Exercise aim: Can you copy each of the entries below word for word, leaving out the pictures?

----

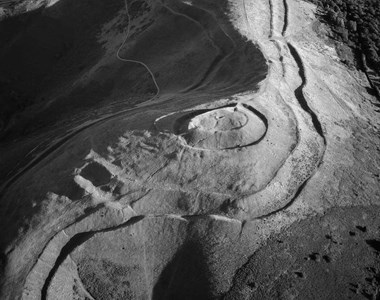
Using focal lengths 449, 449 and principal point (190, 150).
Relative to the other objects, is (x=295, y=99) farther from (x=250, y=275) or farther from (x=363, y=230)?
(x=250, y=275)

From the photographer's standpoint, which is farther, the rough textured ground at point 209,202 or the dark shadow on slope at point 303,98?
the dark shadow on slope at point 303,98

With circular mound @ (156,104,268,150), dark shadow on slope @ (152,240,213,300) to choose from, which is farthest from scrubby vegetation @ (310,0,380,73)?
dark shadow on slope @ (152,240,213,300)

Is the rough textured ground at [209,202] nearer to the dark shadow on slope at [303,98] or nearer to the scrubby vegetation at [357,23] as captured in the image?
the dark shadow on slope at [303,98]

----

Output for this task:
Using focal lengths 449, 449 and principal point (190, 150).
Relative to the other objects, is (x=295, y=99) farther from (x=250, y=275) or farther from (x=363, y=230)?
(x=250, y=275)

From the photographer's standpoint, which is farther, the rough textured ground at point 209,202 or the dark shadow on slope at point 303,98?
the dark shadow on slope at point 303,98

With circular mound @ (156,104,268,150), dark shadow on slope @ (152,240,213,300) to choose from, which is farthest from scrubby vegetation @ (310,0,380,73)?
dark shadow on slope @ (152,240,213,300)

Is the rough textured ground at [209,202] nearer to the dark shadow on slope at [303,98] or nearer to the scrubby vegetation at [357,23] as captured in the image?
the dark shadow on slope at [303,98]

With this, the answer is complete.